Two years ago today -- October 7, 2011 -- my wife was diagnosed with an abdominal tumor ... a metastasis from her bout with renal cancer 11 years before. Without the ACA ... which for all the talk of "roll out" has been having a positive impact on health care for Americans since it was signed into law in March 2010 ... she would not have had access to the insurance she needed to cover the treatment her aggressive cancer called for because of her "pre-existing condition."

The Affordable Care Act made Louise's battle with kidney cancer in 2000 a part of her medical history that informed her treatment in 2012 -- not a pre-existing condition that prevented her from receiving treatment in 2012. Because of the ACA (aka "Obamacare"), not only did Louise have options for her fight with cancer, but she had the health insurance she needed to exercise those options. She had phenomenal doctors, nurses, and health-care teams at the Norris Cancer Center and at Keck/USC Hospital who did absolutely everything they could until there was nothing left to do -- and then with grace and abundant sensitivity enabled us to send her off with peace and dignity on Sept. 2, 2012.

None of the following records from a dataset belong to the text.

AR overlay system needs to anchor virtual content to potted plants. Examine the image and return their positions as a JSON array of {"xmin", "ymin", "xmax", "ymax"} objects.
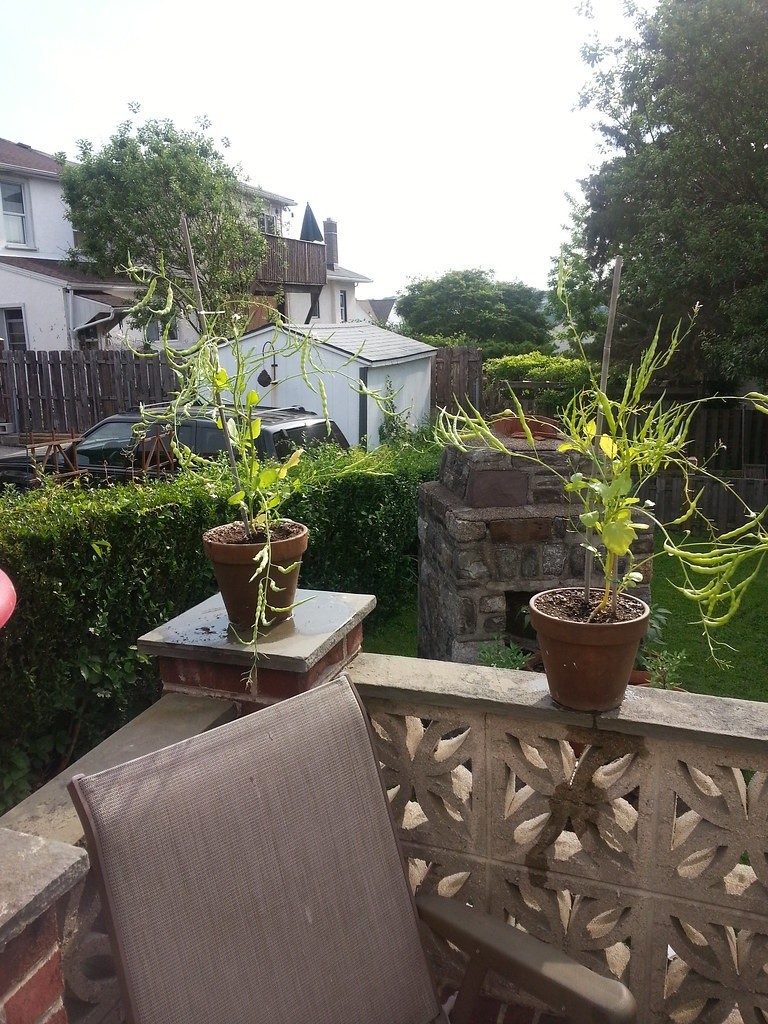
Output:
[
  {"xmin": 435, "ymin": 271, "xmax": 768, "ymax": 713},
  {"xmin": 103, "ymin": 262, "xmax": 398, "ymax": 695}
]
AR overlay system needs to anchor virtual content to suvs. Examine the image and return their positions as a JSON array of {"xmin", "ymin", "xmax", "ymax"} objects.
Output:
[{"xmin": 1, "ymin": 402, "xmax": 348, "ymax": 491}]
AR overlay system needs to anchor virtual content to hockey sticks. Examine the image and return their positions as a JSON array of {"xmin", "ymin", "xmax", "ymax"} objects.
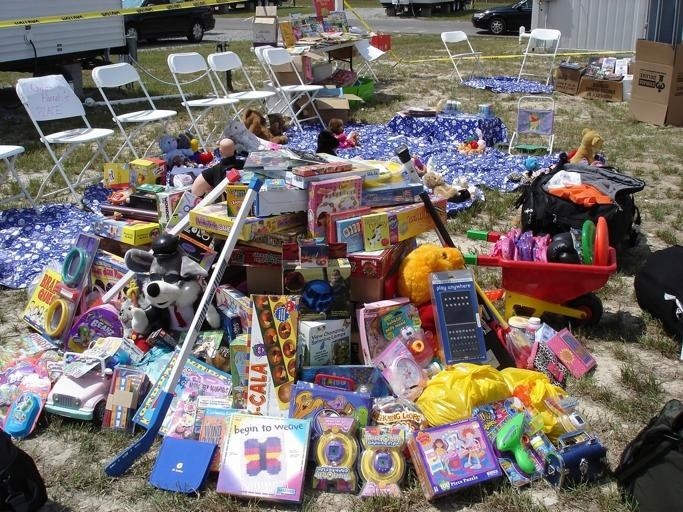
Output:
[
  {"xmin": 73, "ymin": 169, "xmax": 240, "ymax": 323},
  {"xmin": 106, "ymin": 178, "xmax": 262, "ymax": 477}
]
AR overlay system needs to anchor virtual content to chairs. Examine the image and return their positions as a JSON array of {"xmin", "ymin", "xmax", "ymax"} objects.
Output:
[
  {"xmin": 350, "ymin": 27, "xmax": 387, "ymax": 82},
  {"xmin": 517, "ymin": 28, "xmax": 561, "ymax": 86},
  {"xmin": 204, "ymin": 52, "xmax": 275, "ymax": 146},
  {"xmin": 441, "ymin": 30, "xmax": 483, "ymax": 83},
  {"xmin": 0, "ymin": 145, "xmax": 41, "ymax": 217},
  {"xmin": 92, "ymin": 63, "xmax": 177, "ymax": 163},
  {"xmin": 17, "ymin": 75, "xmax": 125, "ymax": 207},
  {"xmin": 255, "ymin": 45, "xmax": 327, "ymax": 134}
]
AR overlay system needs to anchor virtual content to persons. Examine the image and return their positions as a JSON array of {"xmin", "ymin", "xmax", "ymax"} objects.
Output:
[
  {"xmin": 329, "ymin": 118, "xmax": 357, "ymax": 148},
  {"xmin": 194, "ymin": 138, "xmax": 246, "ymax": 202}
]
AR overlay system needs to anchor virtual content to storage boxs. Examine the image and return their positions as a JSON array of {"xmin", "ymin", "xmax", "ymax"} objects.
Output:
[
  {"xmin": 309, "ymin": 87, "xmax": 362, "ymax": 126},
  {"xmin": 577, "ymin": 76, "xmax": 623, "ymax": 102},
  {"xmin": 168, "ymin": 52, "xmax": 239, "ymax": 154},
  {"xmin": 629, "ymin": 39, "xmax": 682, "ymax": 124},
  {"xmin": 555, "ymin": 67, "xmax": 585, "ymax": 95}
]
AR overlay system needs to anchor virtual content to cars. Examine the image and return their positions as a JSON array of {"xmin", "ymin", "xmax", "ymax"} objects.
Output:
[
  {"xmin": 115, "ymin": 0, "xmax": 214, "ymax": 46},
  {"xmin": 472, "ymin": 0, "xmax": 533, "ymax": 36}
]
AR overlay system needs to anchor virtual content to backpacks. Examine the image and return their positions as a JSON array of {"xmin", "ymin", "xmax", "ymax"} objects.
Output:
[
  {"xmin": 0, "ymin": 426, "xmax": 49, "ymax": 512},
  {"xmin": 521, "ymin": 154, "xmax": 645, "ymax": 255},
  {"xmin": 634, "ymin": 241, "xmax": 683, "ymax": 346},
  {"xmin": 615, "ymin": 399, "xmax": 683, "ymax": 512}
]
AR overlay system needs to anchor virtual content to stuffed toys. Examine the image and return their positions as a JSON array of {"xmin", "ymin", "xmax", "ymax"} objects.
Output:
[
  {"xmin": 159, "ymin": 133, "xmax": 194, "ymax": 165},
  {"xmin": 398, "ymin": 244, "xmax": 465, "ymax": 334},
  {"xmin": 2, "ymin": 98, "xmax": 615, "ymax": 498},
  {"xmin": 423, "ymin": 172, "xmax": 462, "ymax": 201},
  {"xmin": 244, "ymin": 109, "xmax": 288, "ymax": 145},
  {"xmin": 570, "ymin": 128, "xmax": 603, "ymax": 165},
  {"xmin": 125, "ymin": 233, "xmax": 224, "ymax": 336}
]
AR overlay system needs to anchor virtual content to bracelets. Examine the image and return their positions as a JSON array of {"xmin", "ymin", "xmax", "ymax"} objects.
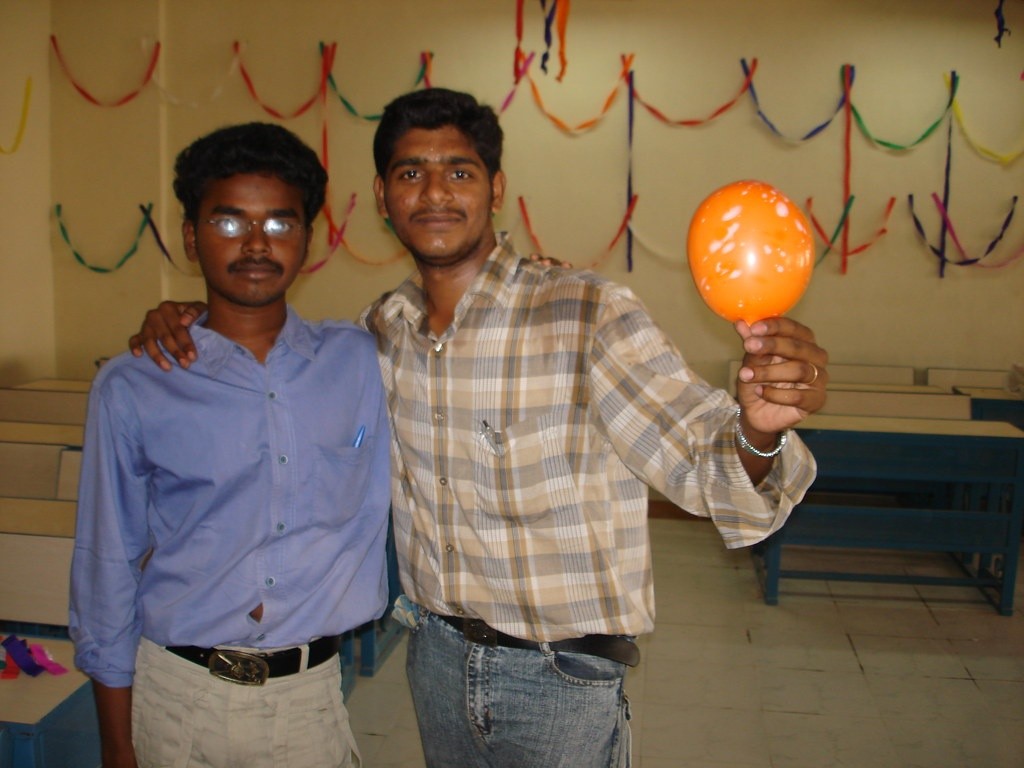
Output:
[{"xmin": 735, "ymin": 407, "xmax": 787, "ymax": 459}]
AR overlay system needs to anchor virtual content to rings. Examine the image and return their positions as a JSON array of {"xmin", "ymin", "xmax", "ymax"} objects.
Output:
[{"xmin": 804, "ymin": 361, "xmax": 818, "ymax": 385}]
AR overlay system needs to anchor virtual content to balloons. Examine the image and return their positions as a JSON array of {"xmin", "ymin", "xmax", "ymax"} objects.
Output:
[{"xmin": 688, "ymin": 179, "xmax": 816, "ymax": 330}]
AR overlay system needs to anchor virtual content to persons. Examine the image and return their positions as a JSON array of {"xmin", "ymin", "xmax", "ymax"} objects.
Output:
[
  {"xmin": 67, "ymin": 121, "xmax": 574, "ymax": 767},
  {"xmin": 127, "ymin": 87, "xmax": 831, "ymax": 768}
]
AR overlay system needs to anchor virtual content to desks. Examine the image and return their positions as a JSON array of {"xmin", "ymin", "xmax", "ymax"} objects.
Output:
[
  {"xmin": 0, "ymin": 630, "xmax": 104, "ymax": 768},
  {"xmin": 756, "ymin": 412, "xmax": 1024, "ymax": 617},
  {"xmin": 0, "ymin": 374, "xmax": 92, "ymax": 635},
  {"xmin": 953, "ymin": 384, "xmax": 1024, "ymax": 431}
]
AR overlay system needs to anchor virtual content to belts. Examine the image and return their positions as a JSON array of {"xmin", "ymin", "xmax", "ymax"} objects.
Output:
[
  {"xmin": 165, "ymin": 634, "xmax": 338, "ymax": 686},
  {"xmin": 438, "ymin": 614, "xmax": 640, "ymax": 667}
]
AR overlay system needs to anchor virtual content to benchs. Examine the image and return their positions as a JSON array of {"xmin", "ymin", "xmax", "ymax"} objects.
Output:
[
  {"xmin": 814, "ymin": 389, "xmax": 972, "ymax": 420},
  {"xmin": 726, "ymin": 360, "xmax": 915, "ymax": 401},
  {"xmin": 925, "ymin": 365, "xmax": 1012, "ymax": 395}
]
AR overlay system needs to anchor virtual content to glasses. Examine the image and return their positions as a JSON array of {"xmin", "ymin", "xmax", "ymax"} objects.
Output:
[{"xmin": 192, "ymin": 215, "xmax": 307, "ymax": 240}]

And I was left "just" coping with the grief and loss of a beloved spouse, not the helpless anger of not having been able to give her the best possible health care she needed and deserved. So by all means, let's fix what needs fixing with the ACA. Nothing worth doing isn't worth improving.

But do not use words like "a simple one year extension" without recognizing that there is nothing simple about that for the people who today will receive the diagnosis Louise received two years ago today. There is nothing simple about the journey to make health care available to all. And there is certainly nothing simple about forgetting that behind every single statistic there is a beloved child of God deserving of healing and hope.